-------- EXTRACT TO READ

How to Format Dialogue and Tips for Better Dialogue

Writing dialogue can be complicated. From knowing where to put a comma or a period to knowing when to use single quotes, there are a lot of rules to keep in mind, not to mention you have to make sure the dialogue sounds authentic.

This guide will help you keep all the rules straight and share some tips for writing dialogue that feels realistic, flows naturally, and moves the story along.

How to Format Dialogue (with examples)

When you’re writing dialogue, there are a lot of rules about punctuation and formatting to keep in mind. Here are the rules on formatting dialogue for you to refer to while you write.

1. Put spoken words in double quotes.

“I hate pickles.”

2. Use commas with dialogue tags (he/she said) and keep dialogue tags outside of the quotes.

She said, “I hate pickles.”

 “I love them,” he said.

3. Keep action tags in separate sentences from the dialogue but in the same paragraph.

She sat at the table. “I hate pickles.”

“I love them.” He picked up a menu.

4. Start a new paragraph every time someone new speaks.

Sarah sat at the table. “I hate pickles.”

“I love them,” Jerry said, picking up a menu.

“I agree with Sarah,” Tim said. “Pickles are an abomination.”

5. Keep all dialogue from one speaker in the same paragraph, unless they are speaking for multiple paragraphs (see rule 6).

----------------
-------- ENTRIES SHOWN

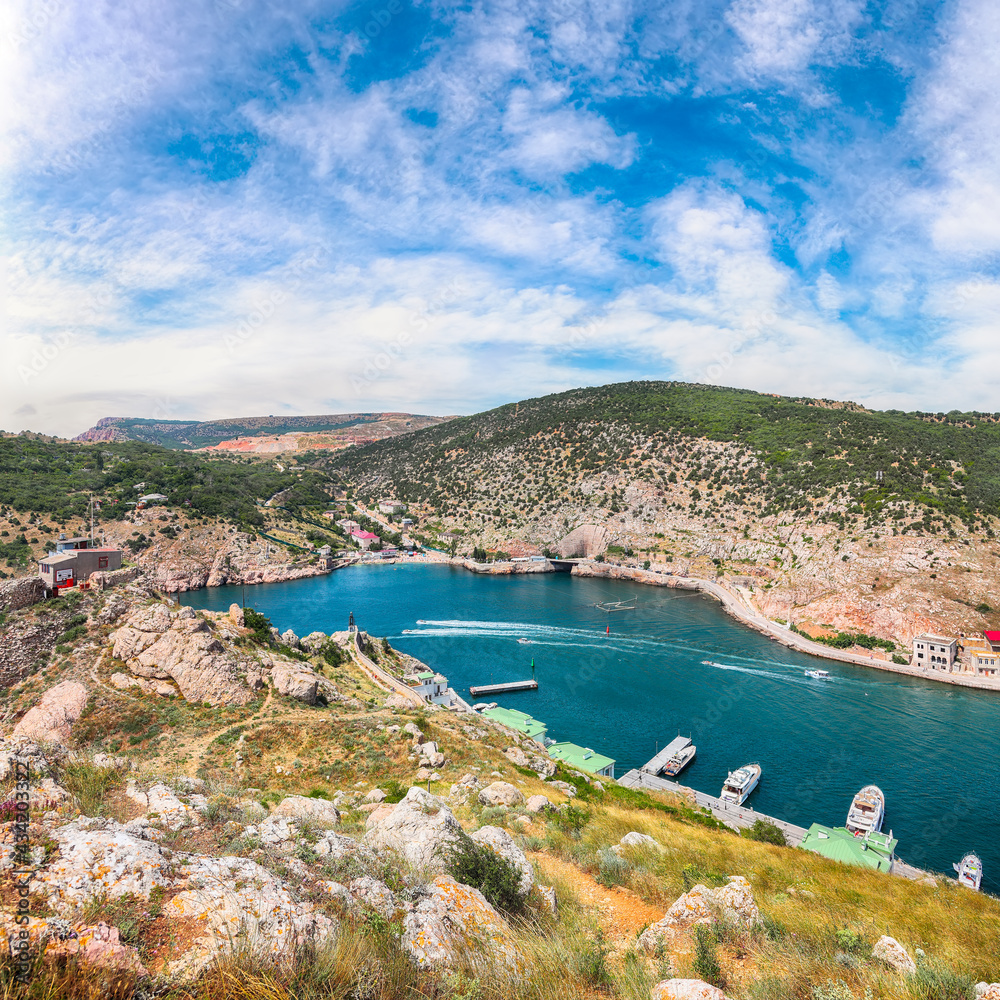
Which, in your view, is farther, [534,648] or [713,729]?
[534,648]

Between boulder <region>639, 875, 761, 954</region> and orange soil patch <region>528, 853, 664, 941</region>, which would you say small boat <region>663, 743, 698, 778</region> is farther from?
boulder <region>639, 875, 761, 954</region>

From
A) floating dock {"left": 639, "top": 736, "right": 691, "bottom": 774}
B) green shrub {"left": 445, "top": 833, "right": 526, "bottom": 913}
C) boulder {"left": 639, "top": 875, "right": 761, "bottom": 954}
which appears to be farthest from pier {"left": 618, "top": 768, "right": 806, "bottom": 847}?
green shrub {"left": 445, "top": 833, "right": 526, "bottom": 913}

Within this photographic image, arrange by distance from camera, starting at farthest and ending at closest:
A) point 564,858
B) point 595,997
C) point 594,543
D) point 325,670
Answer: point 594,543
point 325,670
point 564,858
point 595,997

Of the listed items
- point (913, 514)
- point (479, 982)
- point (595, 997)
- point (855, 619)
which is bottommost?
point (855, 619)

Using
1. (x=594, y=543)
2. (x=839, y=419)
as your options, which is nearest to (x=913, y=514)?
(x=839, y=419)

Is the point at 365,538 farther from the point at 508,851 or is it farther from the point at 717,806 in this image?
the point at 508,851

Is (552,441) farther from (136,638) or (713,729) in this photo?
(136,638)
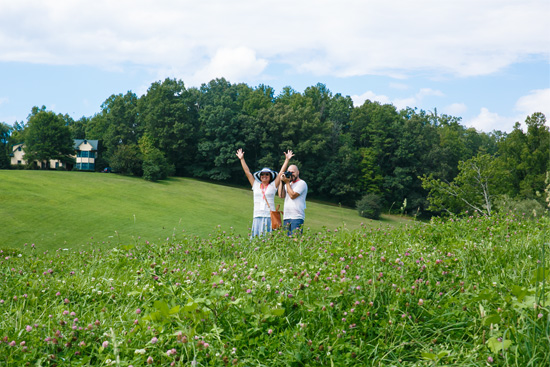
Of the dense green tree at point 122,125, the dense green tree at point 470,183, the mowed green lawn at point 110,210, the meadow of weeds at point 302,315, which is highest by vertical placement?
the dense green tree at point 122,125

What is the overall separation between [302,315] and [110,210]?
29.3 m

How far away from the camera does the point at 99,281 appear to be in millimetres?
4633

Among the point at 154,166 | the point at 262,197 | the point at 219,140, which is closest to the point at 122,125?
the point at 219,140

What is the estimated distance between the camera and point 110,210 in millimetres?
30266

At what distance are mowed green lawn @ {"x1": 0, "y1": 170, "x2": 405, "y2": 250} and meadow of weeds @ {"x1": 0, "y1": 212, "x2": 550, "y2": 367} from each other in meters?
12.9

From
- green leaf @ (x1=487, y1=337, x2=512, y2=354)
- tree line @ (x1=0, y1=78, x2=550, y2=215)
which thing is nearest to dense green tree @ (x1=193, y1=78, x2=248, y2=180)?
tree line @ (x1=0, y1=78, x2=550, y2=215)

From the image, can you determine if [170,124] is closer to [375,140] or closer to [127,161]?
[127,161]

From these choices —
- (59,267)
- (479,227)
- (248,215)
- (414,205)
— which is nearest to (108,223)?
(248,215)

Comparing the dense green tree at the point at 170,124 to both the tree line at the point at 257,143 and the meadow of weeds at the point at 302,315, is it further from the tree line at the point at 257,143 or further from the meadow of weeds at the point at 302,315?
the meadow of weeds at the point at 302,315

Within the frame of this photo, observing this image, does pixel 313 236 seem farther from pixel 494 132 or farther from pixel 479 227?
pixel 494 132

----------------
-------- ENTRIES SHOWN

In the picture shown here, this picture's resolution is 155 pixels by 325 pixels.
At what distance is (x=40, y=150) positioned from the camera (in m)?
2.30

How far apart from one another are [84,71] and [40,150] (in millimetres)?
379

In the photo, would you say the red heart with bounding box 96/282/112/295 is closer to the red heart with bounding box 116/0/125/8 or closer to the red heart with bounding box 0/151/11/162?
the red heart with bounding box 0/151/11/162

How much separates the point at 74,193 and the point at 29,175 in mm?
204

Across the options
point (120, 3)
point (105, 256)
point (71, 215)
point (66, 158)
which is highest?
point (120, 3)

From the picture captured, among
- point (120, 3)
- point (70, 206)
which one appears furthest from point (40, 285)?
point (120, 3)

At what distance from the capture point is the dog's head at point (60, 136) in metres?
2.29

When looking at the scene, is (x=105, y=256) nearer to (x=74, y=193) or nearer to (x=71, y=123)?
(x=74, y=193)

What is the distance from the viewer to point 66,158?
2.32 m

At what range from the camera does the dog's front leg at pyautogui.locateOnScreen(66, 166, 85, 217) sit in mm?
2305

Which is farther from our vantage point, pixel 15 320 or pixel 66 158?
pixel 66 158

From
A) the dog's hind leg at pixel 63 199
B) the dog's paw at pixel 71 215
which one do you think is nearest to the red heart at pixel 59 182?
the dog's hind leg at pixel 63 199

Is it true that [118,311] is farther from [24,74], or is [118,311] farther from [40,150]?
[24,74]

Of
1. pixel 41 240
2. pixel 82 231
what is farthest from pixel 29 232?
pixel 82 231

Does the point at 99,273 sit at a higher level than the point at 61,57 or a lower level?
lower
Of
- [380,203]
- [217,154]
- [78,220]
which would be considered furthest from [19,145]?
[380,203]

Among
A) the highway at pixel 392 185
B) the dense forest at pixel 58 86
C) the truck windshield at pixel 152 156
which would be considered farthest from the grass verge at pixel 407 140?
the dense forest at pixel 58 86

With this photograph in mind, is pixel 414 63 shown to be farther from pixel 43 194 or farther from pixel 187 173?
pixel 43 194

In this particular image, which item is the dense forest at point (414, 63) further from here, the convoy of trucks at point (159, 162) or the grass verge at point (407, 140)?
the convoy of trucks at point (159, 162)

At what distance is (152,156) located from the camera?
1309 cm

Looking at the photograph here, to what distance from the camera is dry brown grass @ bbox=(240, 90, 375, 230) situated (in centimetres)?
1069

----------------
-------- ENTRIES SHOWN

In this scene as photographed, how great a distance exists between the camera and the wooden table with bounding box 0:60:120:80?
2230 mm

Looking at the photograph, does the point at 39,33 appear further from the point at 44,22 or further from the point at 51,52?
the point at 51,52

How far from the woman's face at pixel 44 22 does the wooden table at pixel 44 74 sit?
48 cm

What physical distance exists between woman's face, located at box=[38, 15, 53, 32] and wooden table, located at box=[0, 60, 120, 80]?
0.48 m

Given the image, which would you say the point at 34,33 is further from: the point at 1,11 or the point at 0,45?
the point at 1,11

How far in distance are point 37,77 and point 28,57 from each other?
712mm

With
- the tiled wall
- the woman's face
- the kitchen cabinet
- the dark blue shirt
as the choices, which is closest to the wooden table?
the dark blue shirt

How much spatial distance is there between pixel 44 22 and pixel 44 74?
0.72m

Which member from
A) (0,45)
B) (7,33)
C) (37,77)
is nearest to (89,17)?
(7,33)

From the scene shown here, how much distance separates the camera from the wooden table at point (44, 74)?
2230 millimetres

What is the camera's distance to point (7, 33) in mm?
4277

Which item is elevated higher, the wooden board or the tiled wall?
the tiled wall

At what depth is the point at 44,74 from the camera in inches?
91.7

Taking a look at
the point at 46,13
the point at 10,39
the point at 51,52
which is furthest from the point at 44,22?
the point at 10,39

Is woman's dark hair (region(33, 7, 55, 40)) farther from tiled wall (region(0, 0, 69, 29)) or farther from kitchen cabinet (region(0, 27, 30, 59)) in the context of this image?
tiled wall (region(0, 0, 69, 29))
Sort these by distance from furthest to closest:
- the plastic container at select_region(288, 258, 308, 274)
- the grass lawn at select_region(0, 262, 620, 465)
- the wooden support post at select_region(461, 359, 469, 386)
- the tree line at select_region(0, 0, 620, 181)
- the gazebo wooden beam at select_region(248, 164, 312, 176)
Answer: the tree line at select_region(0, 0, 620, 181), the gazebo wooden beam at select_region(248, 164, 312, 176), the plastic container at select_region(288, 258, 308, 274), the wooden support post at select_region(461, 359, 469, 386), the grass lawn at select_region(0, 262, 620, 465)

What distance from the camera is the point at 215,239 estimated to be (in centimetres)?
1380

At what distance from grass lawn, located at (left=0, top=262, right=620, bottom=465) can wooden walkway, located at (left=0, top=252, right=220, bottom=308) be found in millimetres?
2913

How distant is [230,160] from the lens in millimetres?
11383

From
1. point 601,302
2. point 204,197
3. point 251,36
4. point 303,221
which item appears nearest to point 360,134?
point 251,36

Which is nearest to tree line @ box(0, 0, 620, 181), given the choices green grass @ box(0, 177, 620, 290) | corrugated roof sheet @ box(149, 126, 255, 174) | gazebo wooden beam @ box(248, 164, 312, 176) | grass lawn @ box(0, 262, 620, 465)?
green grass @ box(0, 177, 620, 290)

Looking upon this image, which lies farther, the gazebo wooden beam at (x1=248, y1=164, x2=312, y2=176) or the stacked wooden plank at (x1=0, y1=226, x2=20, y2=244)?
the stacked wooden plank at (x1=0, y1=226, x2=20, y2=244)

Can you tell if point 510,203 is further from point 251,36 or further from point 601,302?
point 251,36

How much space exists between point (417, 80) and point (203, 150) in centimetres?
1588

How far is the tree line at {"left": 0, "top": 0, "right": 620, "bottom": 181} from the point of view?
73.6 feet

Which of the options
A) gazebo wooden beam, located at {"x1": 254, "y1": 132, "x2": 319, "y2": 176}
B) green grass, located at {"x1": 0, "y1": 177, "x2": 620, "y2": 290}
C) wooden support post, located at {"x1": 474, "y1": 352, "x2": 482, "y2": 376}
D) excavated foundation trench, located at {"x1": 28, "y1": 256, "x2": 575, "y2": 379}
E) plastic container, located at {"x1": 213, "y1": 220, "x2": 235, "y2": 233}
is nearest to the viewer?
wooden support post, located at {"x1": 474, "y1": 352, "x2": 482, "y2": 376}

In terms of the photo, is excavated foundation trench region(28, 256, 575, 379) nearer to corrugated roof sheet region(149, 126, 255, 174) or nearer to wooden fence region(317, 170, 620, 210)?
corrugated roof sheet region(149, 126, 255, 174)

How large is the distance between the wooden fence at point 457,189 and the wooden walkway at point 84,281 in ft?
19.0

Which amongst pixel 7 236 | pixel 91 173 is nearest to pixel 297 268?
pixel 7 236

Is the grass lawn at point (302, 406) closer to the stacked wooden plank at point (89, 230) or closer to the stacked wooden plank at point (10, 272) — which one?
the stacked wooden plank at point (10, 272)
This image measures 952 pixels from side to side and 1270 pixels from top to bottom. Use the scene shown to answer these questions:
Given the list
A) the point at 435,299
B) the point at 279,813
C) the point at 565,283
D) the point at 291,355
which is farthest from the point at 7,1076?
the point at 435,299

----------------

## GOAL OF THE EXERCISE
Rewrite the part of the text on formatting dialogue starting with "3. Keep action" and going on through "picked up a menu.", putting "napkin" in place of "menu".

## TASK RESPONSE
3. Keep action tags in separate sentences from the dialogue but in the same paragraph.

She sat at the table. “I hate pickles.”

“I love them.” He picked up a napkin.